▸ Task goal:
Lay out the data from the line containing "How great a" through the end as a Markdown table with the columns Row and Line, numbering each line and skipping blank lines. Leave the pictures out of the answer.

[begin Recorded data]

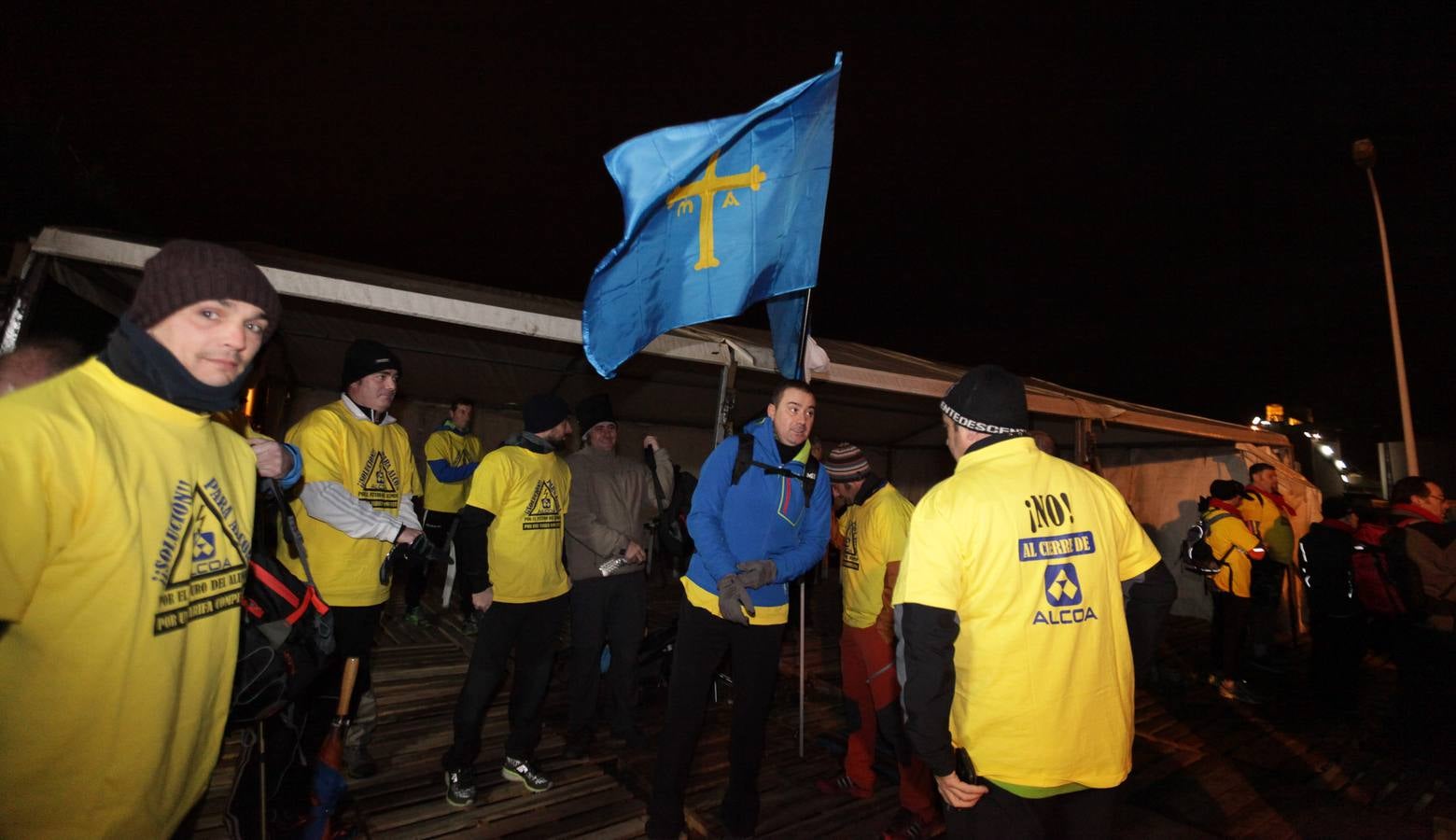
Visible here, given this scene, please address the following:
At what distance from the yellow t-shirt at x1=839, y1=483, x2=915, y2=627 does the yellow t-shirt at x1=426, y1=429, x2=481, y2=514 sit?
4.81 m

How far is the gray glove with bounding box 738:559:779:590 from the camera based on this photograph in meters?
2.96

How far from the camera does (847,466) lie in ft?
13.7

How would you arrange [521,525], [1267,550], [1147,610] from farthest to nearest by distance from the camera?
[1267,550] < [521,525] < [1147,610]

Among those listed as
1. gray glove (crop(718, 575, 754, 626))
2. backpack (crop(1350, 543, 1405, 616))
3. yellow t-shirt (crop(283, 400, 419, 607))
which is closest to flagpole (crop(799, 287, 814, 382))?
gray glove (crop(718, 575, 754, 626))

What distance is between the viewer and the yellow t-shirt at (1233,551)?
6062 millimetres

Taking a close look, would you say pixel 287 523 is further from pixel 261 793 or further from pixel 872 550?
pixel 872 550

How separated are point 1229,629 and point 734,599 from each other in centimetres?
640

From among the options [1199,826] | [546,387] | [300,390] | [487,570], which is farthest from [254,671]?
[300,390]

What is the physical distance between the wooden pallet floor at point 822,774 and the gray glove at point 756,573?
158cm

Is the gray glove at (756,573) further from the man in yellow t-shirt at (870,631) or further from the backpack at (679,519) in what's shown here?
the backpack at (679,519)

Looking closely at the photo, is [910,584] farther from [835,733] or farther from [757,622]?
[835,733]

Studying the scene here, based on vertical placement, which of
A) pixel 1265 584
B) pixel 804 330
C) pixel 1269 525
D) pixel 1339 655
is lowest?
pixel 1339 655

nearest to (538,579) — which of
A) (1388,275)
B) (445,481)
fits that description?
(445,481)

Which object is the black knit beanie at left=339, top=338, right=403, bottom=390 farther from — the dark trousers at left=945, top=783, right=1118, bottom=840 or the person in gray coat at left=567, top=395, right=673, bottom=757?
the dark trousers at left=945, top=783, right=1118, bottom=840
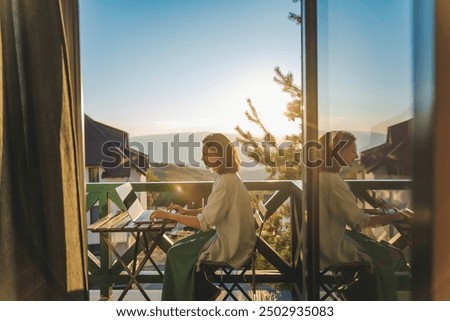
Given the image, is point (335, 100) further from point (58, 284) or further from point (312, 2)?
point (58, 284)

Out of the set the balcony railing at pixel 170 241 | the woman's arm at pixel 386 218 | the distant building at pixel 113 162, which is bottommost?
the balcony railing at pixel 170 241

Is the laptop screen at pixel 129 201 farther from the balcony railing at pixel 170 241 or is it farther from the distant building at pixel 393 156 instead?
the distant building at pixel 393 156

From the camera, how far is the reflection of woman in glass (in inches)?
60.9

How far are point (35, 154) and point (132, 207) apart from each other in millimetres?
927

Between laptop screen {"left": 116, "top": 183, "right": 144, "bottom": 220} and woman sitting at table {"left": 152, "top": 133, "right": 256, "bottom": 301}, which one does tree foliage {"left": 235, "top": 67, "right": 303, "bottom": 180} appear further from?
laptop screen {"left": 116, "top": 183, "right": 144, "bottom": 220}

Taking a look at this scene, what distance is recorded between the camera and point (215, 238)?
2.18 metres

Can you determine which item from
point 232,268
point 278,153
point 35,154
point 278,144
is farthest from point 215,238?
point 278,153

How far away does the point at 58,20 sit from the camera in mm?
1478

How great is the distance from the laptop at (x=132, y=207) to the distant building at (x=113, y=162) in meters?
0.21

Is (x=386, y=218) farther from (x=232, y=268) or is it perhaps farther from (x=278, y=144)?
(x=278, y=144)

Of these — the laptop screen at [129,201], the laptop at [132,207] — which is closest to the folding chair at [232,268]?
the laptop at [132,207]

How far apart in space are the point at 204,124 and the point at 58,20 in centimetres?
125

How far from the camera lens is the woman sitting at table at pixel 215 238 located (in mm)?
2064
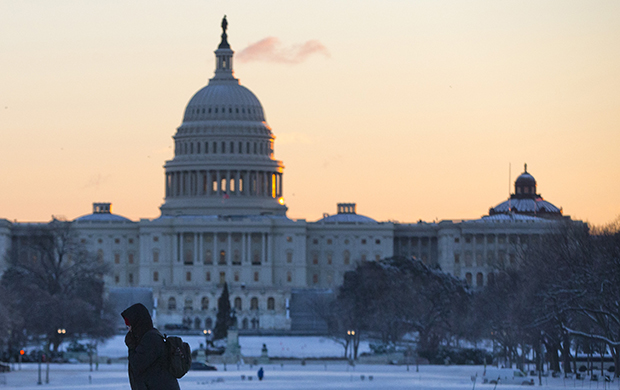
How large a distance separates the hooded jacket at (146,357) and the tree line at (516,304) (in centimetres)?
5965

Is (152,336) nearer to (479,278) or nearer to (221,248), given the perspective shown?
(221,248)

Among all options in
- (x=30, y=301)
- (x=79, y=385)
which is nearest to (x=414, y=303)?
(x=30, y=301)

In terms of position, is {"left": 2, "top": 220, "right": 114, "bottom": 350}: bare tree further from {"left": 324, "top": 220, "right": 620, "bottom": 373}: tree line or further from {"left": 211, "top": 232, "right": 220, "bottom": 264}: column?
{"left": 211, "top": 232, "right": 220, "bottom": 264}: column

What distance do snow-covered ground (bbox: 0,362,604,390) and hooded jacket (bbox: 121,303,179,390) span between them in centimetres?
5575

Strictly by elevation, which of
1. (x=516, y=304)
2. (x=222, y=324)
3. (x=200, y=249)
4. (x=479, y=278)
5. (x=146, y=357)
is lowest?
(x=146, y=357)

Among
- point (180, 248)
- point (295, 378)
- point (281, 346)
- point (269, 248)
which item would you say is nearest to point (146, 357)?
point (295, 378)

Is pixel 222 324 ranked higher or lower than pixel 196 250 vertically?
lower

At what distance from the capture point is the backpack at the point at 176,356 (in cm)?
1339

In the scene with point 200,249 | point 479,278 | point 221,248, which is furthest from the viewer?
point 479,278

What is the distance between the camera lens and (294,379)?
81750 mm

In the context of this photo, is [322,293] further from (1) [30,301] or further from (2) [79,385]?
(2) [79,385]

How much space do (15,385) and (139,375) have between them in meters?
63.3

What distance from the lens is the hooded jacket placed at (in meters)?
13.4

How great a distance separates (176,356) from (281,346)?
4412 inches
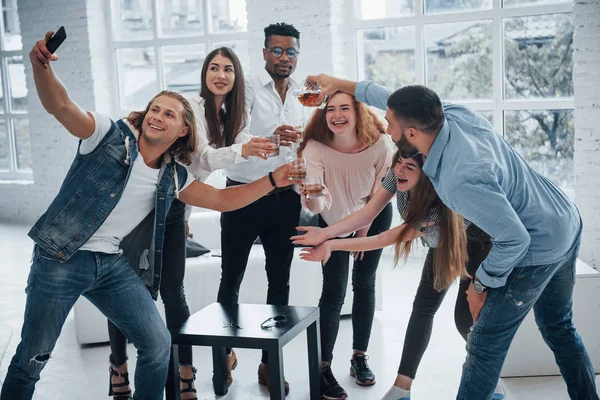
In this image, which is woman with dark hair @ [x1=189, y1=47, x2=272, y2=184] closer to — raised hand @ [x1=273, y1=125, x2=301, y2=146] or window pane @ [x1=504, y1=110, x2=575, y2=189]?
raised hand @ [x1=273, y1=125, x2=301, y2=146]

[end Recorded data]

▸ Answer to this exercise:
| Row | Line |
|---|---|
| 1 | How great a distance separates (176,356) from (281,346)? |
| 2 | 4412 inches |
| 3 | In this image, which is woman with dark hair @ [x1=189, y1=47, x2=272, y2=184] closer to — raised hand @ [x1=273, y1=125, x2=301, y2=146] or window pane @ [x1=504, y1=110, x2=575, y2=189]? |
| 4 | raised hand @ [x1=273, y1=125, x2=301, y2=146] |